Because, he said, lessons were learned and lives were changed. Like Doug Korpi, the rebellion leader who broke down and had to be released.

Korpi: “I wanted to understand myself, so I went into psychology.”

For the past quarter century, he's been a psychologist in the San Francisco correctional system.

Korpi: “The Stanford prison was a very benign prison situation. And it still caused guards to become sadistic, prisoners to become hysterical.”

Dr. Christina Maslach, now a vice provost at California-Berkeley, stayed close to the man she snapped back to reality -- and then married. And of course, her husband, Dr. Philip Zimbardo, is still teaching at Stanford about the abuses of power -- then and now.

Zimbardo: “What would you do if you had total power over other people, would you abuse it? Oh no, I wouldn't do it. Well, our study says chances are pretty good that you might abuse it.”

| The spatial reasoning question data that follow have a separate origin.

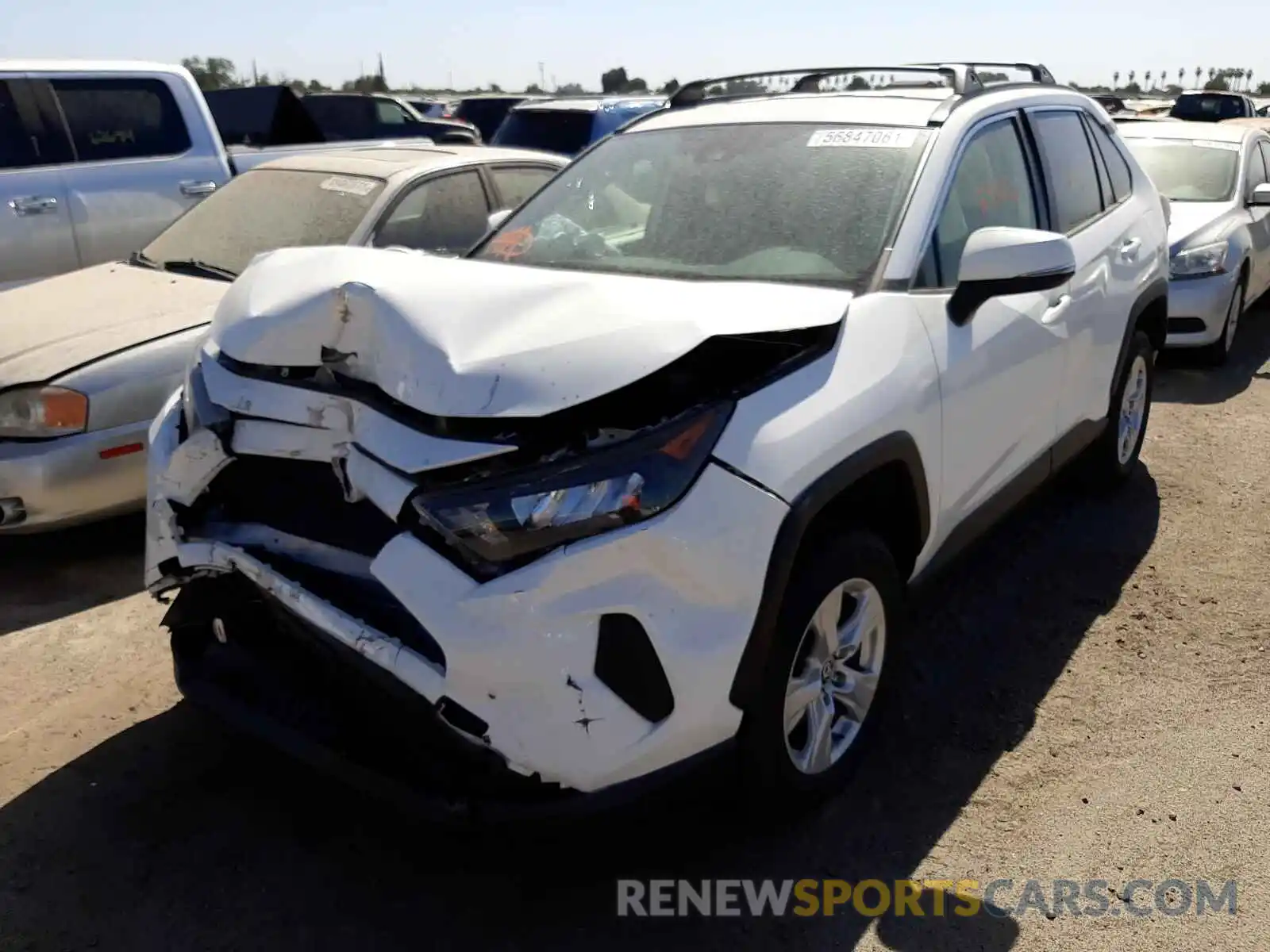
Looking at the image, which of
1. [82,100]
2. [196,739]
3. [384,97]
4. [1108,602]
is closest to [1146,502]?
[1108,602]

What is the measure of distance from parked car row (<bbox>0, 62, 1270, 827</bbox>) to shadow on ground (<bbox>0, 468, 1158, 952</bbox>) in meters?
0.22

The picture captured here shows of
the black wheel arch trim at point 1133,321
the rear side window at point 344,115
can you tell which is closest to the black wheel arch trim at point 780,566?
the black wheel arch trim at point 1133,321

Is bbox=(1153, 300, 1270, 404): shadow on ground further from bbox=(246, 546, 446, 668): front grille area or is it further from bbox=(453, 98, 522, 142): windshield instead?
bbox=(453, 98, 522, 142): windshield

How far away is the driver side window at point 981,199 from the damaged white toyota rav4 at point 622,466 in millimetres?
22

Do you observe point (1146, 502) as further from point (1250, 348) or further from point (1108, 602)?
point (1250, 348)

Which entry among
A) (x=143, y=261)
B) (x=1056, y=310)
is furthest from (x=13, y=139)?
(x=1056, y=310)

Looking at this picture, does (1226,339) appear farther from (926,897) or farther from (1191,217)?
(926,897)

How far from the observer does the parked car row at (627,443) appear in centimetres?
226

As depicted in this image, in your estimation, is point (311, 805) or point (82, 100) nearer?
point (311, 805)

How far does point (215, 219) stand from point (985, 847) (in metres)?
4.50

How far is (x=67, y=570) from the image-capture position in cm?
446

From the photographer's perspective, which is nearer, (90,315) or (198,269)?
(90,315)

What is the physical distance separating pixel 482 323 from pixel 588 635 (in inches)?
29.7

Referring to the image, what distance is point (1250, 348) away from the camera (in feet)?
27.6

James: “Are you ashamed of that now?”

Eshleman: “Well, I'm ashamed of the way that I behaved, yeah. It's, you know, not the way I live my life, believe me.”

Today, Dave Eshleman is a husband, father, and owner of his own mortgage company. He’s a nice guy, a decent guy, an everyman who once did terrible things in a lab setting.

Eshleman: “Assuming that I was this evil monster, how far could I have taken this? Given the right time and circumstances, I think we all have a place in us that's capable of this.”

Those are haunting words from a disturbing experiment that seemed to foreshadow sadistic acts in an Iraqi prison, 30 years later.

Experiments like the one at Stanford are no longer done -- for obvious ethical reasons. But the lessons from Dr. Zimbardo's study are still being taught in psychology classes across the country.